▶ [EXTRACT]:
The Emotionally Intelligent Pastor | Book Review


If you are a pastor, you know that people are your “business.” We’re not the CEOs of widget factories or the purveyors of goods and services. Instead, we have a heart like the apostle Paul’s: “My dear children, for whom I am again in the pains of childbirth until Christ is formed in you” (Galatians 4:19).

That heart is intensely relational. Paul’s analogy of his ministry to the “pains of childbirth” is apt. Pastoring brings the great joy of bringing new Christian life into the world. However, it involves great pain too. Serving others in this way is not easy, but it is worth it.

Because people are our “business,” and because our “business” is both worthwhile and difficult, we need to be wise in the ways of people. The Bible is filled with wisdom in this regard. So is the discipline of psychology, which has coined the term emotional intelligence to describe it. In The Emotionally Healthy Pastor, Jeannie Clarkson brings the Bible and psychology into fruitful dialogue.

Clarkson is a Christian psychologist. Her doctoral dissertation researched, in the words of its title, “Pastoral Burnout: The Results of a Study Examining the Relationships of Emotional Intelligence and Performance-Based Self-Esteem with Burnout among Pastors.” She founded and operates Christian Care Connection, a counseling service in and around Toledo, Ohio.

Clarkson defines emotional intelligence as “the ability to (1) understand the ways people (including you) feel and react, and (2) use this knowledge to wisely avoid or smartly solve relational problems” (p. 36). She goes on to demonstrate why emotional intelligence is crucial to pastoral ministry and explain how to develop greater emotional intelligence.

Her book utilizes the framework of Daniel Goleman’s Emotional Intelligence, grounding it in Scripture and showing its applicability to pastoral ministry. In addition to real-life anecdotes from her own experience and that of others, she uses the fictional experiences of three pastors—megachurch Jim, midsize church Bill, and smaller church Susan—to illustrate the kinds of scenarios where emotional intelligence can improve pastoral health and effectiveness.

For Clarkson, emotional intelligence consists of four elements (p. 42):

  1. Personal Insight: Highly emotionally intelligent [EI] pastors possess a better understanding of their own emotions than do others.
  2. Personal Mastery: High EI pastors control and regulate their own emotions and reactions better than others.
  3. Relational Insight: EI-savvy pastors read, understand, and empathize with the emotions and reactions of other people better than most.
  4. Relational Mastery: Pastors with high emotional intelligence are better at emotional reasoning and more skilled at effective, persuasive communication than others.

While some researchers lean toward understanding emotional intelligence as an inborn trait, Clarkson, like Goleman, leans toward interpreting it as a developed skill.

▶ [CHECK YOUR UNDERSTANDING]:
1 - According to the review, what counseling service does Clarkson run, and where?
2 - Summarize the review in two sentences.
3 - List the four components of emotional intelligence that the review attributes to Clarkson.

▶ [SUPPLIED MATERIAL]:
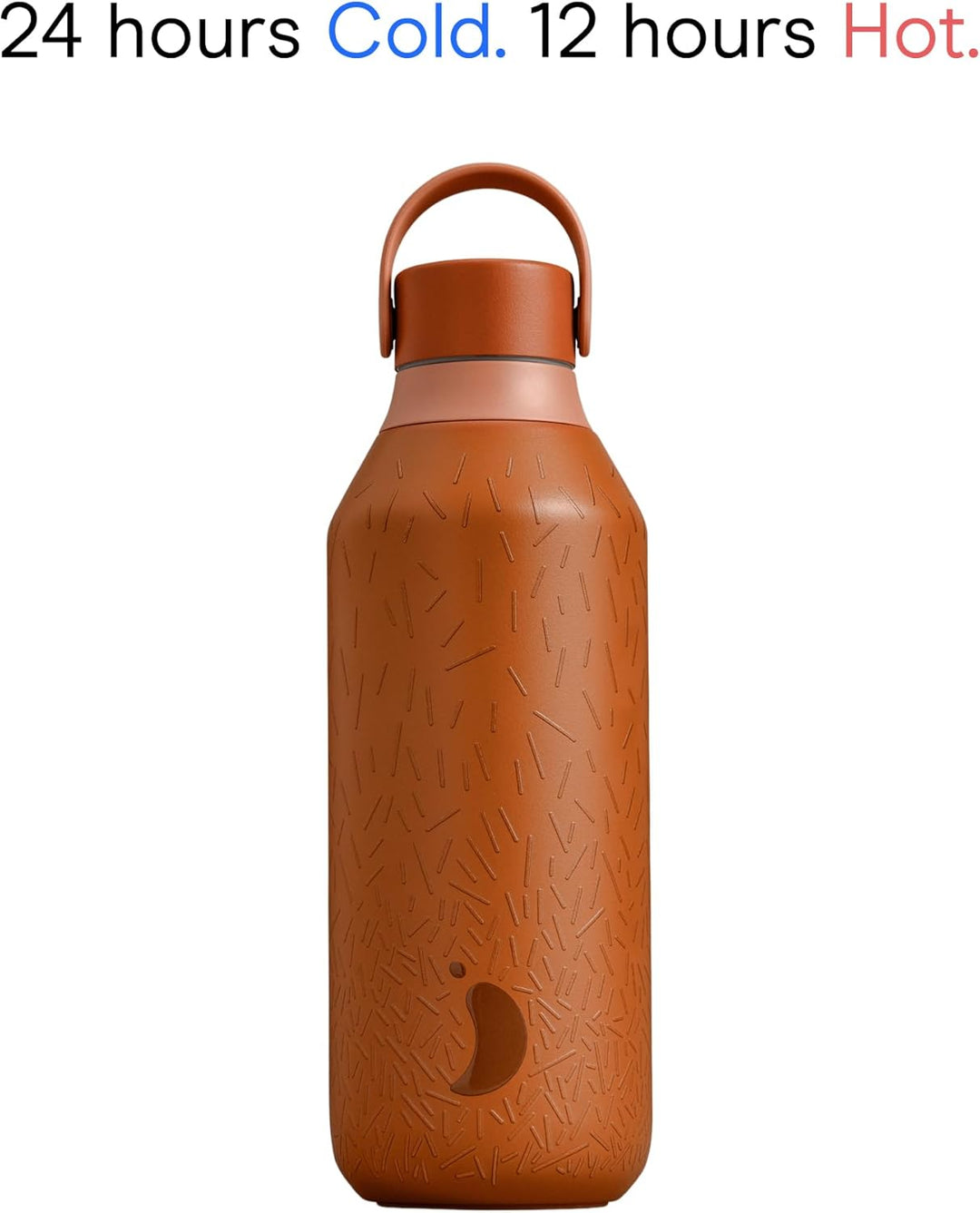 Chilly's Serie 2 Ombre Wasserflasche - BPA-Freier Edelstahl und Wiederverwendbar - Auslaufsicher, Oh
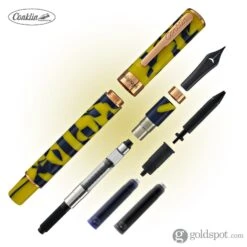 Conklin Stylograph Mosaic Fountain Pen In Yellow/Blue -Pen & Paper Store conklin stylograph mosaic fountain pen in yellowblue 718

▶ [RESPONSES BY TASK]:
1 - She founded and operates Christian Care Connection, a counseling service in and around Toledo, Ohio.

2 - The review presents Christian psychologist Jeannie Clarkson's book, which puts the Bible and psychology into dialogue and argues that emotional intelligence is crucial to pastoral ministry. Using Daniel Goleman's framework along with real and fictional pastoral cases, she defines emotional intelligence through four components and treats it as a skill that can be developed rather than an inborn trait.

3 - Personal Insight, Personal Mastery, Relational Insight, Relational Mastery